■ **Given task 1**: Retype the records from the line containing "How far is (x=375, y=331)" through the end of the records, exactly as they appear, and leave out the pictures.

▬▬▬

Brad Pitt in Thelma and Louise: Inside the Making of One of Hollywood’s Steamiest Sex Scenes

Before fame propelled Brad Pitt above the heights of the Hollywood sign, he was an overly polite, amateur actor who was almost passed over for the role of the seducer-meets-robber J.D. in the 1991 film Thelma and Louise. Now, a new book reveals inside details of his sex scene with Thelma (played by Geena Davis) — a scene so “racy” that it kick-started his reputation as a sex symbol and, if left uncut, would have shot the movie’s rating “past [rated] R.”

The young Pitt wasn’t director Ridley Scott’s first (or even second) choice, Becky Aikman reveals in her book, Off The Cliff: How the Making of ‘Thelma and Louise’ Drove Hollywood to the Edge, which hits stores today.

“Pitt’s [first] reading [of J.D.] veered into James Dean territory, with a nicely authentic accent and a certain slinky charm,” writes Aikman. “But Ridley [Scott] thought he seemed too young. They moved on.”

The book highlights the film’s cultural importance because of its female-centric focus — it was written by waitress-turned-screenwriter Callie Khouri and features two strong female characters who shoot, drink, curse, drive fast and have one-night stands before ending their journey in a blaze of liberation.

▬▬▬

■ **Given task 2**: Echo the full text about Brad Pitt's scene in Thelma and Louise word for word.

■ **Data for this exercise**:
▬▬▬

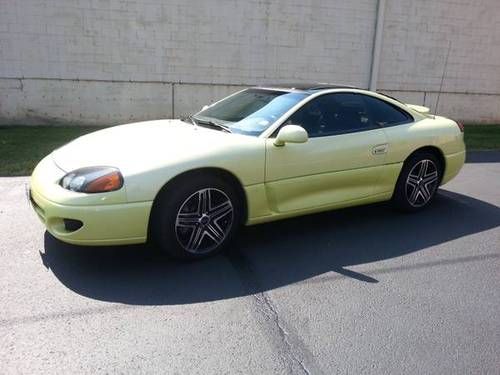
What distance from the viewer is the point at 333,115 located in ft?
14.8

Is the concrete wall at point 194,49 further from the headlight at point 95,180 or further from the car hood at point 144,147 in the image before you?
the headlight at point 95,180

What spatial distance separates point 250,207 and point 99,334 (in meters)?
1.62

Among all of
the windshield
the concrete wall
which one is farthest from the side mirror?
the concrete wall

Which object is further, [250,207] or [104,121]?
[104,121]

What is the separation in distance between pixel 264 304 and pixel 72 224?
1.46 metres

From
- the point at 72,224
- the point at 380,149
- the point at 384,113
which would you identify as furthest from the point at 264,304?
→ the point at 384,113

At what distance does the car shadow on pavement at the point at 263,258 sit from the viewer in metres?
3.34

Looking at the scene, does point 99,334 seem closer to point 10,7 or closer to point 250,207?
point 250,207

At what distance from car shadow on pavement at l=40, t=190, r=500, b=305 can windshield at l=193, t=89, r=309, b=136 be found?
3.29ft

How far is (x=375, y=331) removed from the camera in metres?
2.94

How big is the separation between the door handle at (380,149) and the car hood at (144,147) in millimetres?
1370

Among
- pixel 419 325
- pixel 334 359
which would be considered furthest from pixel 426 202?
pixel 334 359

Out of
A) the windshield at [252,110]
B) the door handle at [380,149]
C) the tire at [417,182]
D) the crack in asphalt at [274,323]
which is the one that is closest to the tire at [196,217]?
the crack in asphalt at [274,323]

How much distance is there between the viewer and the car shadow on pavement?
3342mm
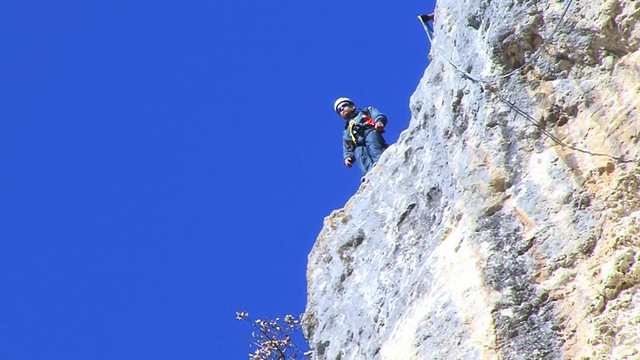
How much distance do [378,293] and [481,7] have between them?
9.80ft

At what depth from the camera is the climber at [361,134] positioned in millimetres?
14000

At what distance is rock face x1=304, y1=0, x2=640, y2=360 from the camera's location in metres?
7.85

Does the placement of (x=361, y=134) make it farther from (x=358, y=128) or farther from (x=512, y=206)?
(x=512, y=206)

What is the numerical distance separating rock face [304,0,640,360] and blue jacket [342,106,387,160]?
3.15m

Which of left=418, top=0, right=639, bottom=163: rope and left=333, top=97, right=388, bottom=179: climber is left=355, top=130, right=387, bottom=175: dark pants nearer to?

▬▬▬

■ **Right answer 1**:
How far is (x=375, y=331) removed from the camera in metres?
2.94

How big is the separation between the door handle at (380,149) and the car hood at (144,147) in millimetres?
1370

Among
- pixel 419 325
- pixel 334 359
which would be considered furthest from pixel 426 202?
pixel 334 359

Out of
A) the windshield at [252,110]
B) the door handle at [380,149]
C) the tire at [417,182]
D) the crack in asphalt at [274,323]
which is the one that is closest to the tire at [196,217]?
the crack in asphalt at [274,323]

How much distance is there between the viewer and the car shadow on pavement?
3342mm
How much distance do [378,293] and [481,7] have between them?
9.80ft

At what depth from the camera is the climber at [361,134] positioned in millimetres?
14000

At what distance is rock face x1=304, y1=0, x2=640, y2=360 from the camera's location in metres?
7.85

Does the placement of (x=361, y=134) make it farther from (x=358, y=128) or farther from (x=512, y=206)?
(x=512, y=206)

What is the numerical distance separating rock face [304,0,640,360] and blue jacket [342,106,387,160]?
3.15m

Which of left=418, top=0, right=639, bottom=163: rope and left=333, top=97, right=388, bottom=179: climber is left=355, top=130, right=387, bottom=175: dark pants nearer to?

■ **Right answer 2**:
Brad Pitt in Thelma and Louise: Inside the Making of One of Hollywood’s Steamiest Sex Scenes

Before fame propelled Brad Pitt above the heights of the Hollywood sign, he was an overly polite, amateur actor who was almost passed over for the role of the seducer-meets-robber J.D. in the 1991 film Thelma and Louise. Now, a new book reveals inside details of his sex scene with Thelma (played by Geena Davis) — a scene so “racy” that it kick-started his reputation as a sex symbol and, if left uncut, would have shot the movie’s rating “past [rated] R.”

The young Pitt wasn’t director Ridley Scott’s first (or even second) choice, Becky Aikman reveals in her book, Off The Cliff: How the Making of ‘Thelma and Louise’ Drove Hollywood to the Edge, which hits stores today.

“Pitt’s [first] reading [of J.D.] veered into James Dean territory, with a nicely authentic accent and a certain slinky charm,” writes Aikman. “But Ridley [Scott] thought he seemed too young. They moved on.”

The book highlights the film’s cultural importance because of its female-centric focus — it was written by waitress-turned-screenwriter Callie Khouri and features two strong female characters who shoot, drink, curse, drive fast and have one-night stands before ending their journey in a blaze of liberation.